PASSAGE SHOWN »
-------------------------

The dev parameter of the request_irq() API must be specified, and unique for each of the handlers; it cannot be set to NULL.
The registered handler must be capable of recognizing whether its device raised the interrupt or not. This requires hardware support (as discussed earlier) and associated logic in the handler itself for verification.

Interrupt Context

All the interrupt and exception handlers are executed in this special context of the Linux Kernel, the interrupt context. This context is not tied to any process running on the kernel. The execution cannot be preempted here and cannot be rescheduled as well! Hence, the APIs that can be invoked from this context are very restricted.

The interrupt context is also time-critical, as it interrupts other instructions. Hence, the code that will be executed here must be as quick and as simple as possible.

Before the release of Linux Kernel v2.6, the interrupt handlers shared the register stack of the process that was interrupted for the execution of the handler. The kernel stack is two pages in size, so the handler code must be extremely cautious with the data they store on the stack.

With the release of kernel v2.6, interrupt handlers were given their own stack, one stack per processor, one page in size, named the interrupt stack. Although the total size of the stack halves, each interrupt gets its own stack, allowing the kernel to reduce the stack size from two pages to one.

Implementation of Handlers

As soon as the kernel is notified by the processor about an interrupt, it immediately saves the current register values of the processor onto a stack (such that it can be retrieved later), jumps into the interrupt context, looks up the interrupt vector table (a vector table containing addresses of entry points to interrupt handlers), locates the required handler with the help of the IRQ line number, and starts executing the handler.

The kernel invokes the do_irq() API, which is defined in <asm/asm-prototypes.h> as follows:

/*
* @regs: Contains initial register values previously saved in the
* assembly entry routine.
*/
asmlinkage void do_irq(struct pt_regs *regs);

The above API calculates the IRQ line number, sends out an acknowledgement receipt to the device that raised the interrupt (handled by the mask_and_ack_8259A() API), disables interrupt delivery on the line (or also totally disables interrupt delivery on the entire system if IRQF_DISABLED is set), and checks if a valid handler is registered on the specified IRQ line.

-------------------------

Stored data entries:
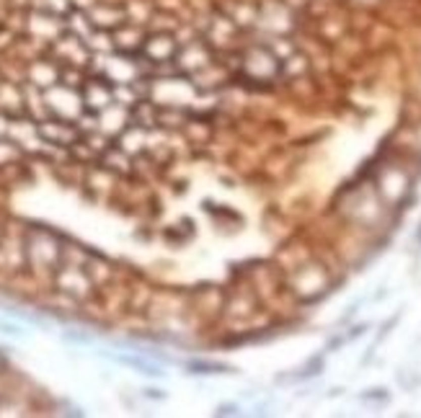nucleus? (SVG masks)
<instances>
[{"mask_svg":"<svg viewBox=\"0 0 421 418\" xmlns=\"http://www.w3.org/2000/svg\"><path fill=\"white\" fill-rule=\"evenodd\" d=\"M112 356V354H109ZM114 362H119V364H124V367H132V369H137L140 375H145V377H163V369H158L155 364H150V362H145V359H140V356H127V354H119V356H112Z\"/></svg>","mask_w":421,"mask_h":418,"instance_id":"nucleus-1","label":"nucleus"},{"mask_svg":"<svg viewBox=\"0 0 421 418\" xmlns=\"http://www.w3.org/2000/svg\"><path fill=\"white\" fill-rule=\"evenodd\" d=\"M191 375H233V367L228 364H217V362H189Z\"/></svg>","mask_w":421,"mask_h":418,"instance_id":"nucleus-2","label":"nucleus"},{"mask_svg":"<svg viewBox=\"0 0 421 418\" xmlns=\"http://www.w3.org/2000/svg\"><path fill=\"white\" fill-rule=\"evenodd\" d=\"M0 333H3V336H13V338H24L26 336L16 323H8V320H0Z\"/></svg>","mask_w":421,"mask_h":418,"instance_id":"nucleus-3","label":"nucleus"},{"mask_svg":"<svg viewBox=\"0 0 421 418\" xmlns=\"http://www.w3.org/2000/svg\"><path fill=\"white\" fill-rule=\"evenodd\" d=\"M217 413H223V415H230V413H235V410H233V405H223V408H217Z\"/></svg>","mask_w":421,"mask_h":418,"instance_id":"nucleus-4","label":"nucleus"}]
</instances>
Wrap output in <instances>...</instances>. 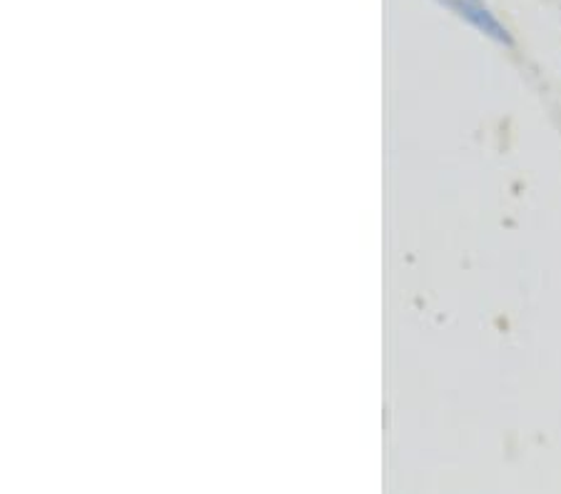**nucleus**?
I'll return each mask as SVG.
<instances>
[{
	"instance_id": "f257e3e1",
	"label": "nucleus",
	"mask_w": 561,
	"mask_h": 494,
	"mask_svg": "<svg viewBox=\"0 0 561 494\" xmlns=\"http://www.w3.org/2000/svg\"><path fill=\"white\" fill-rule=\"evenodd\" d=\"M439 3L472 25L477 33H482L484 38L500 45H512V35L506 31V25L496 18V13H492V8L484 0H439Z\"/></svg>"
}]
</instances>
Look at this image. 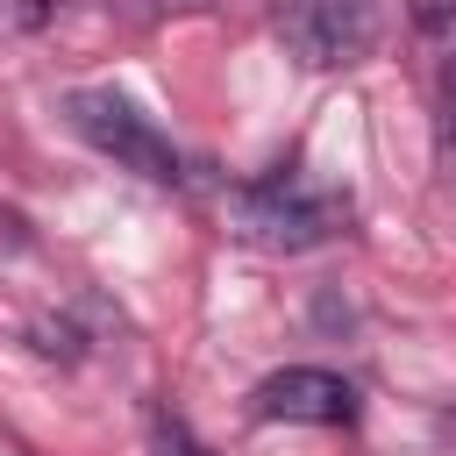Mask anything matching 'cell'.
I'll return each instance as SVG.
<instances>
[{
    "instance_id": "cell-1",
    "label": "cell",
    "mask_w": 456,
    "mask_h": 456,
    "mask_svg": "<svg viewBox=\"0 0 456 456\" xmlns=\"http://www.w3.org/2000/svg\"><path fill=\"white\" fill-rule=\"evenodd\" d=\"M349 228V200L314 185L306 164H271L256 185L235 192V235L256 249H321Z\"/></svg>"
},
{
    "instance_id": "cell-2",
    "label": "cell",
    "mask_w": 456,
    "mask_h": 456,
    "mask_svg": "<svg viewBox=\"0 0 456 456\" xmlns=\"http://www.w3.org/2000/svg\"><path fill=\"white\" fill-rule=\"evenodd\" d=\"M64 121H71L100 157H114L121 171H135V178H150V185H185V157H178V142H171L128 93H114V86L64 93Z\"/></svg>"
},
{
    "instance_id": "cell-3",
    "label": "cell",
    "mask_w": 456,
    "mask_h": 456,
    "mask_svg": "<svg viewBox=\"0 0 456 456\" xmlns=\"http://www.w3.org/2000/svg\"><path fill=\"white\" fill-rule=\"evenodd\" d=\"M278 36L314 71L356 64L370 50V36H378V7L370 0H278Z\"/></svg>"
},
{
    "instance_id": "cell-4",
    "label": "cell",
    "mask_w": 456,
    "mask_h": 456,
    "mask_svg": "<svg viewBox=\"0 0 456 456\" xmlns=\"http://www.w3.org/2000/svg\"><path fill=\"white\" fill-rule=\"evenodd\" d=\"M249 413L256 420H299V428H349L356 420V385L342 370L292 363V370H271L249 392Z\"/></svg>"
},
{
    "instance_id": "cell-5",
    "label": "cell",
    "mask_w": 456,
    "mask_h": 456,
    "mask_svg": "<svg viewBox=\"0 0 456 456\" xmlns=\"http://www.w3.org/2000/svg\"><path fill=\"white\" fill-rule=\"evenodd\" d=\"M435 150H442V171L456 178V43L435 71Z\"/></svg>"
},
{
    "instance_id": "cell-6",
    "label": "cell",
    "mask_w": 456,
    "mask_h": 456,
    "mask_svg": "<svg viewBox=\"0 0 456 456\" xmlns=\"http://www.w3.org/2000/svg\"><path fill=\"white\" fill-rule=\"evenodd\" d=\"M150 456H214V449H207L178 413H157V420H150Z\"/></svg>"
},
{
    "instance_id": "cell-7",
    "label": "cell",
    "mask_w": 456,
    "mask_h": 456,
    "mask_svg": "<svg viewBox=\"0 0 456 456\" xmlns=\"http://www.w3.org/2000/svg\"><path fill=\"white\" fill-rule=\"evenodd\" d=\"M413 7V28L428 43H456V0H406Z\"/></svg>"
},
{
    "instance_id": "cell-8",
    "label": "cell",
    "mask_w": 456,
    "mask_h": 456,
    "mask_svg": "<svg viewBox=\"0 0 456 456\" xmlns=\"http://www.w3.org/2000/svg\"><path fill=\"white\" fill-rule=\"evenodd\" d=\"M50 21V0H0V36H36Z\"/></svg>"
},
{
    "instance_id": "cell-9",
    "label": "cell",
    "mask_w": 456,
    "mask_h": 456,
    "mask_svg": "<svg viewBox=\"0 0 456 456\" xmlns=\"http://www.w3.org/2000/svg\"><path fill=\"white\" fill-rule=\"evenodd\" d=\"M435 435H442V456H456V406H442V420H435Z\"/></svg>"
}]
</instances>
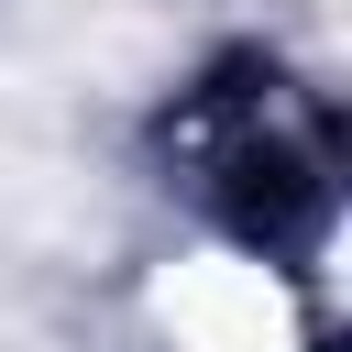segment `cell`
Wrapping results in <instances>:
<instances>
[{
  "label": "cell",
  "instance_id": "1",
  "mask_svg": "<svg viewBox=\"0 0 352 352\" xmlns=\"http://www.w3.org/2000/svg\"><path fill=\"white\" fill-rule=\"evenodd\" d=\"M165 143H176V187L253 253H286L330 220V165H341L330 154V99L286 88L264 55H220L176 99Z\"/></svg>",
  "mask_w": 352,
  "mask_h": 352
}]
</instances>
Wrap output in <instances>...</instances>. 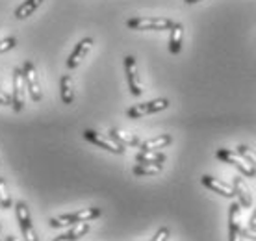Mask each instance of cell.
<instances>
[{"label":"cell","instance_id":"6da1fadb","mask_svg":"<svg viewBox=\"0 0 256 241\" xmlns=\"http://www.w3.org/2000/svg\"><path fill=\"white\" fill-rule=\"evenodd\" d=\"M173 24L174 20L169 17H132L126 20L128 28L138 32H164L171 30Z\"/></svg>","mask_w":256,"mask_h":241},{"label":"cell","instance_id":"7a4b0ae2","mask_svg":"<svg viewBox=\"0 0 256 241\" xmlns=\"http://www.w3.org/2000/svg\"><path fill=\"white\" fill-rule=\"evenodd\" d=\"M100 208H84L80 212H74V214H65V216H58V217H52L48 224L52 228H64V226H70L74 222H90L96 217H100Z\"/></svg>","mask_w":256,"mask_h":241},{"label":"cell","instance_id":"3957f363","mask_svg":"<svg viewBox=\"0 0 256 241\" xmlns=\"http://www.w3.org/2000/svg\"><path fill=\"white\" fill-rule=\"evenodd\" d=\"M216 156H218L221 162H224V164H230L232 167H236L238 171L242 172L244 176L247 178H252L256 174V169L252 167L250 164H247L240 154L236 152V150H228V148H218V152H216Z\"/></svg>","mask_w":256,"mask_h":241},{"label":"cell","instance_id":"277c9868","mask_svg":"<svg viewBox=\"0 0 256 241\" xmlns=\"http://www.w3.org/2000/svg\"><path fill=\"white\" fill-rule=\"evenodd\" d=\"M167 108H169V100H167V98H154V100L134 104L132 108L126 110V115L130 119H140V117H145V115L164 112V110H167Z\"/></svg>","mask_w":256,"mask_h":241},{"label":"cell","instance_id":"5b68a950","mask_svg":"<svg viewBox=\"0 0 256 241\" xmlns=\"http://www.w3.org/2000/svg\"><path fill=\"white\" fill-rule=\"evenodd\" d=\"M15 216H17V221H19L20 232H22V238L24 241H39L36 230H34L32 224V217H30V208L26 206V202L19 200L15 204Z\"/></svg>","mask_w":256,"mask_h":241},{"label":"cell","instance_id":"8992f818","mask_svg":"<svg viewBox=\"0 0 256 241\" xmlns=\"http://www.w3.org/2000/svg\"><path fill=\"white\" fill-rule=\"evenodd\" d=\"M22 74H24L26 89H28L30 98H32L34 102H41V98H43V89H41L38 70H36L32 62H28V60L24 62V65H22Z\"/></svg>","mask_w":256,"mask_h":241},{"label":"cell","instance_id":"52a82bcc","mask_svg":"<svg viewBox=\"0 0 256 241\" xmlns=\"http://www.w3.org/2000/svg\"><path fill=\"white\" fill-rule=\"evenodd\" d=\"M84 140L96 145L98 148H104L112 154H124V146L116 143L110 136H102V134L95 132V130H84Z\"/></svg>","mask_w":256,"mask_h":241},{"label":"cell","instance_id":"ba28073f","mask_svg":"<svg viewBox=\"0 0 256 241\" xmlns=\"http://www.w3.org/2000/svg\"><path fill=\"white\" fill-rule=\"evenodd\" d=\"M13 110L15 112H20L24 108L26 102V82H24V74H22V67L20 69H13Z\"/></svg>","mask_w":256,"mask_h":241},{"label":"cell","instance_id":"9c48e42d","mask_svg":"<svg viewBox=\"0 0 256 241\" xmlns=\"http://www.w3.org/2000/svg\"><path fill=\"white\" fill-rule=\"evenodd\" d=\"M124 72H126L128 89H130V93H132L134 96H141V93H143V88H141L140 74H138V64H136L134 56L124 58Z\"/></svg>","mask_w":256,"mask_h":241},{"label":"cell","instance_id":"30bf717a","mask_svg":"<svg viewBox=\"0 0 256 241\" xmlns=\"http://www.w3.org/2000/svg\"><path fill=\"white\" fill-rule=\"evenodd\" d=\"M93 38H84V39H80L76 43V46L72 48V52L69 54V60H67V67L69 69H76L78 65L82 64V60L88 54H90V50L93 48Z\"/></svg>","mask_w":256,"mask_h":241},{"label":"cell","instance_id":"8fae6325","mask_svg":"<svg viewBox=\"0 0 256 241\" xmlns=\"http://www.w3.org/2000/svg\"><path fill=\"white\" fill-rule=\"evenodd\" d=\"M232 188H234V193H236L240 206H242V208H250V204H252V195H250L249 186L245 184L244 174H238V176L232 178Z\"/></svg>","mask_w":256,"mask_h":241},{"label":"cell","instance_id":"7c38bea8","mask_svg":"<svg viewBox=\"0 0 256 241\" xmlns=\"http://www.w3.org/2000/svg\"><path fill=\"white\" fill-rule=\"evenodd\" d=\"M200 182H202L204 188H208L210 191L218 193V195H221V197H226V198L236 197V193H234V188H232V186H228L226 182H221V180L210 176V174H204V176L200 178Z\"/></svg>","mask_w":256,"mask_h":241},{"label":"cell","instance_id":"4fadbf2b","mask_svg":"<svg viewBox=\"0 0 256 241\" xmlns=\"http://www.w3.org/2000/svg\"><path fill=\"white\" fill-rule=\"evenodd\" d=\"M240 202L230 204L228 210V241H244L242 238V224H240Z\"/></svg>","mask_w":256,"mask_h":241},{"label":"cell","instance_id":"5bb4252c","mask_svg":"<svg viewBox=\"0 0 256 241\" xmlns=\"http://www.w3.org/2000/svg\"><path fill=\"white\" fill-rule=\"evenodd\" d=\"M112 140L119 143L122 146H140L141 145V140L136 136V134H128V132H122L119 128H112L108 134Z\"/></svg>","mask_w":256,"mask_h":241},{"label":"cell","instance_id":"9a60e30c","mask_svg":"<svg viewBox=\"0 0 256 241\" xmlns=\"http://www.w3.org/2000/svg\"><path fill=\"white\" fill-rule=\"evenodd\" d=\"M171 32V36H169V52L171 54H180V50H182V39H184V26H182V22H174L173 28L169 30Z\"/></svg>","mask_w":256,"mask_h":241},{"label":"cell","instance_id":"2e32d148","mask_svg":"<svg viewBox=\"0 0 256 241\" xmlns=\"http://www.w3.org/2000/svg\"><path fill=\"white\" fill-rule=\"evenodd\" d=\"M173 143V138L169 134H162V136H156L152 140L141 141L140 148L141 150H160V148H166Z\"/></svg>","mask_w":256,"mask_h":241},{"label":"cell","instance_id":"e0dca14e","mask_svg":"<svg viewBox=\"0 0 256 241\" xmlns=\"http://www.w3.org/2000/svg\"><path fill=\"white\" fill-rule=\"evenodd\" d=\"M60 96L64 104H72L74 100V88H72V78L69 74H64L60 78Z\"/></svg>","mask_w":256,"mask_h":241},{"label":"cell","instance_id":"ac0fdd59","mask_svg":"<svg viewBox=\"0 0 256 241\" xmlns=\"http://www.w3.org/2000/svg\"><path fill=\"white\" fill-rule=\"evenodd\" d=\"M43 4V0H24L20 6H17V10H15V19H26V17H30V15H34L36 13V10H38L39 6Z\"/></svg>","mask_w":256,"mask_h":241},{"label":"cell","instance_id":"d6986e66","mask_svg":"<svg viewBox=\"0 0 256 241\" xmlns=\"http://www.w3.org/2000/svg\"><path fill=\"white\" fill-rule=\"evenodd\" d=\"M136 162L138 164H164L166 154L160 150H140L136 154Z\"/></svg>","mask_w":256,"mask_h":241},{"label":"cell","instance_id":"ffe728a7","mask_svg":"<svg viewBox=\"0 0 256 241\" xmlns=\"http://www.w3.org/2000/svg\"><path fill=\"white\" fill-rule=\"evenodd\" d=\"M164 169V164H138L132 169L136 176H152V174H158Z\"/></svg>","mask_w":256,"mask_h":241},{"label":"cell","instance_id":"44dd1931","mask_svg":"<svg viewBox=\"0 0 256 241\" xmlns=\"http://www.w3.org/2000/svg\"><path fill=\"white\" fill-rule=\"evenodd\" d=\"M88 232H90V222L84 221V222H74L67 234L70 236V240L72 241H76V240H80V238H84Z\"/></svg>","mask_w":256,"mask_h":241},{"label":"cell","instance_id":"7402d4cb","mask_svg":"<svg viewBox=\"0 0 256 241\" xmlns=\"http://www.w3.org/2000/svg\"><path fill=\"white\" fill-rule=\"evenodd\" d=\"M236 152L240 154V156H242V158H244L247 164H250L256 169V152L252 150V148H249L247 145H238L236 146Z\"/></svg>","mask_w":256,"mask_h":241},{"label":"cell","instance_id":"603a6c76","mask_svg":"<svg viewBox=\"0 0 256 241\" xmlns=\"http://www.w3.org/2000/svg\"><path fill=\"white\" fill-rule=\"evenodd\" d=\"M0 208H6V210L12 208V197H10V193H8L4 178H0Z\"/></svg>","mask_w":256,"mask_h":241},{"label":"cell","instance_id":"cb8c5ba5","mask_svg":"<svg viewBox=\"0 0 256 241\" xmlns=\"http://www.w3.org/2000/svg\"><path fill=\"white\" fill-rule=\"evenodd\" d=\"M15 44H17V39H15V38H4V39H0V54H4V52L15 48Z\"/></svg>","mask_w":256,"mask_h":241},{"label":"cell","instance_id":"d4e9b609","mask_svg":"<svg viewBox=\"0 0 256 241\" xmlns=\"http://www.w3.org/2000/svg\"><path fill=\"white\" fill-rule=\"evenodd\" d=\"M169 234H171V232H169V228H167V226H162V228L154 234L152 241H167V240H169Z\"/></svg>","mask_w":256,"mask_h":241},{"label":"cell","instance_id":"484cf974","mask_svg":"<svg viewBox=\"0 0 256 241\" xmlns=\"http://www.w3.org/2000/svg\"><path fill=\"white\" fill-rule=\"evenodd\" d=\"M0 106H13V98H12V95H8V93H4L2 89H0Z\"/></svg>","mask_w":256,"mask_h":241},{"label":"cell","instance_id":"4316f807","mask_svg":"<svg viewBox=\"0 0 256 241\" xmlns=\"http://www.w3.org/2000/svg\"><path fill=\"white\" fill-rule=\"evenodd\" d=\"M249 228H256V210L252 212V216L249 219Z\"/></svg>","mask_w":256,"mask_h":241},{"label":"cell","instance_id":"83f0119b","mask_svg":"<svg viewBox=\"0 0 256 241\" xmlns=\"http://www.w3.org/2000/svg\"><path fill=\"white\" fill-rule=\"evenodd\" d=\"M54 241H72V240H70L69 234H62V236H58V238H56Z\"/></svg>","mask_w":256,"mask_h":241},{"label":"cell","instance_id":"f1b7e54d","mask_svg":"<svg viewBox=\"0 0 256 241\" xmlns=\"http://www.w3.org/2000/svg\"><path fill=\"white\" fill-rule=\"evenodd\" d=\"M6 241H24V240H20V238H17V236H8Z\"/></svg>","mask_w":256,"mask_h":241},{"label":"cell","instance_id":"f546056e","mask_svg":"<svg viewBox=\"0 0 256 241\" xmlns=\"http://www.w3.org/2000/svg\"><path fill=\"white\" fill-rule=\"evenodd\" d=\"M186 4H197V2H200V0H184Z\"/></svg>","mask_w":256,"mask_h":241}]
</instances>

-------------------------

SHORT PROBLEM 1 »
Answer these questions about the passage on interrupt handling:
(a) Before Linux Kernel v2.6, how large was the kernel stack?
(b) In which header is the do_irq() API defined?
(c) Which API handles the acknowledgement receipt sent to the device that raised the interrupt?
SHORT PROBLEM 2 » How many lines of the records contain the string "return"? Case counts, and the reply should be the number alone.

FULL SOLUTION 1 »
(a) Two pages.
(b) <asm/asm-prototypes.h>
(c) mask_and_ack_8259A()

FULL SOLUTION 2 » 2